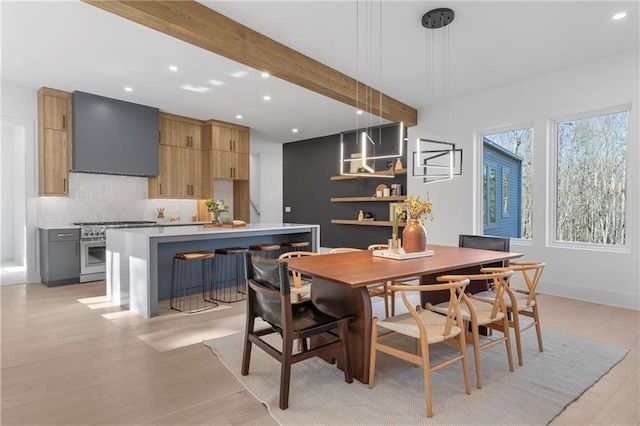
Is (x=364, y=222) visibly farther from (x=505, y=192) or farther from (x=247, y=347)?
(x=247, y=347)

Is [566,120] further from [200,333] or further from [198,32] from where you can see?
[200,333]

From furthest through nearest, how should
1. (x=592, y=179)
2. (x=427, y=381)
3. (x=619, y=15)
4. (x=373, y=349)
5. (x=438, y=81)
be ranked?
(x=438, y=81), (x=592, y=179), (x=619, y=15), (x=373, y=349), (x=427, y=381)

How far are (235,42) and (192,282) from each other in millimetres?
2933

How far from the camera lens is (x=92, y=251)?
5.41 metres

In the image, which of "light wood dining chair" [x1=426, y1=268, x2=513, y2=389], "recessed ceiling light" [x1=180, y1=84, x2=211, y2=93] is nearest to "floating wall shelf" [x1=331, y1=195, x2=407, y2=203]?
"recessed ceiling light" [x1=180, y1=84, x2=211, y2=93]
━━━
Reproduce all of the material above word for word, leaving out the picture.

**Response:**
Is (x=364, y=222) visibly farther from (x=505, y=192) or farther from (x=247, y=347)?
(x=247, y=347)

Is [566,120] further from [200,333] or further from [198,32] from where you can see?
[200,333]

From furthest through nearest, how should
1. (x=592, y=179)
2. (x=427, y=381)
3. (x=619, y=15)
4. (x=373, y=349)
5. (x=438, y=81)
be ranked?
(x=438, y=81), (x=592, y=179), (x=619, y=15), (x=373, y=349), (x=427, y=381)

How far are (235,42) and (192,282) from each other in millimetres?
2933

How far from the camera lens is (x=92, y=251)?
5.41 metres

In the image, which of "light wood dining chair" [x1=426, y1=268, x2=513, y2=389], "recessed ceiling light" [x1=180, y1=84, x2=211, y2=93] is nearest to "floating wall shelf" [x1=331, y1=195, x2=407, y2=203]?
"recessed ceiling light" [x1=180, y1=84, x2=211, y2=93]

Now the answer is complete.